AUFGABEN:
(1) Seit welchem Datum schwimmt laut dem Auszug über die schwimmenden Projekte in Rotterdam der „Recycled Park“ im Rotterdamer Hafen?
(2) Nimm den Auszug über die schwimmenden Projekte in Rotterdam nach seinem letzten Satz wieder auf und schreibe ihn weiter.

VORLIEGENDER AUSZUG:
------------------------------------------------------------
Weltneuheiten in Rotterdam

Park und Kuhstall lernen schwimmen

Modellzeichnungen vom "Recycled Park": Seit dem 4. Juli 2018 schwimmt er im Rotterdamer Hafen.
Modellzeichnungen vom "Recycled Park": Seit dem 4. Juli 2018 schwimmt er im Rotterdamer Hafen. © Recycled Island Foundation
Von Klaus Englert · 04.07.2018
Im Rotterdamer Hafen schwimmt seit Neuestem ein recycelter Park: eine Insel, gefertigt aus Plastikmüll, der aus dem Wasser gefischt wurde. Demnächst startet nebenan die "Floating Farm" - ein Kuhstall, der auf Kreislaufwirtschaft setzt. Gelungene Vorzeigeprojekte oder unnötige Spielereien?
------------------------------------------------------------
MATERIAL:
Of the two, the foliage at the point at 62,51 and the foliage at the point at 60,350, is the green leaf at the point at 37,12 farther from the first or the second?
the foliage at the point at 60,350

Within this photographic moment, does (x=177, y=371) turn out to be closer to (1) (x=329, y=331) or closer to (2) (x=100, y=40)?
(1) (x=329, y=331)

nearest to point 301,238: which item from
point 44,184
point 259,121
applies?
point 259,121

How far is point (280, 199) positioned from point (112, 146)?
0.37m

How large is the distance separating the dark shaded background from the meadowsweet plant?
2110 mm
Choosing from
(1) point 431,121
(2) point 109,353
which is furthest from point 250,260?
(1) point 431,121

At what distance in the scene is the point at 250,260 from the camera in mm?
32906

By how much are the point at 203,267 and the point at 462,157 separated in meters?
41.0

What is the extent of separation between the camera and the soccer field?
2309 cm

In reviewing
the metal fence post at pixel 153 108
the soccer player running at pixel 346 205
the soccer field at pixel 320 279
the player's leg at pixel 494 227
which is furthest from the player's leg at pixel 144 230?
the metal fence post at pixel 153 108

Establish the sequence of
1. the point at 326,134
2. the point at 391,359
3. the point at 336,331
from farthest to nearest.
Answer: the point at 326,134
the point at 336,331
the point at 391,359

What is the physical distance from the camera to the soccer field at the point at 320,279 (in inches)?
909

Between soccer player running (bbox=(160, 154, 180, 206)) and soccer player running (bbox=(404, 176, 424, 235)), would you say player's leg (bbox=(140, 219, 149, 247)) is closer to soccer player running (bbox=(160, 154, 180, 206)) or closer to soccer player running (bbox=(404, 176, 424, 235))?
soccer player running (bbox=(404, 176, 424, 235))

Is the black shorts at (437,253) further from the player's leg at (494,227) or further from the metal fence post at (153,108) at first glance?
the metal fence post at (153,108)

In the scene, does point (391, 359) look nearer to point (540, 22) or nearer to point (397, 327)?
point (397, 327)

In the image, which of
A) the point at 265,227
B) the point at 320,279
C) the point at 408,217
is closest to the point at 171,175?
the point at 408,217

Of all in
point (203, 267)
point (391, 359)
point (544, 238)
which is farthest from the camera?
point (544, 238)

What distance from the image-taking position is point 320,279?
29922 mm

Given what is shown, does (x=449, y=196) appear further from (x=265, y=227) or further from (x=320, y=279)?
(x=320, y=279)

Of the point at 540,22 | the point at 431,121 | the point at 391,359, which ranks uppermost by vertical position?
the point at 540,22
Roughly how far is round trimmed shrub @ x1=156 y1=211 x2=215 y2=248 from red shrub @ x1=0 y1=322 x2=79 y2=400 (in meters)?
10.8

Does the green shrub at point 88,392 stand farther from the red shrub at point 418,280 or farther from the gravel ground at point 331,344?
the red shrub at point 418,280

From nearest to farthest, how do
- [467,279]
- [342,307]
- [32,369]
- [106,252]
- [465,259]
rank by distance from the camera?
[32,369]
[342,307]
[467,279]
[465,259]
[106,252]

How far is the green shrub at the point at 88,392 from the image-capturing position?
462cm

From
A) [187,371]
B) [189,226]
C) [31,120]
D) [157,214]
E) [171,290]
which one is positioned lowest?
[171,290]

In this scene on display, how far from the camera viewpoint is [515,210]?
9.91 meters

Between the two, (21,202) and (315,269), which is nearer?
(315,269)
------------------------------------------------------------
LÖSUNGEN:
(1) Seit dem 4. Juli 2018.

(2)
Floris Alkemade steht im Rotterdamer Stadtviertel Katendrecht, am Rande des Rheinhafens. Er ist der Reichsbaumeister der Niederlande. Ein besonderes Amt, in dem er sich als unabhängiger Berater der Regierung in alle architektonischen Entwicklungen des Landes einmischen kann und viele selbst steuert. Zentral in Alkemades Arbeit ist derzeit das Rotterdamer Hafenareal. Hier sei etwas Bedeutendes im Gange.
"Rotterdam und der Hafen gehören eng zusammen. Nachdem der Hafen in die Nordsee verlegt worden war, blieb die Stadt zurück und die alten Hafenanlagen wurden nicht mehr genutzt. Seither läuft ein faszinierender Wandel."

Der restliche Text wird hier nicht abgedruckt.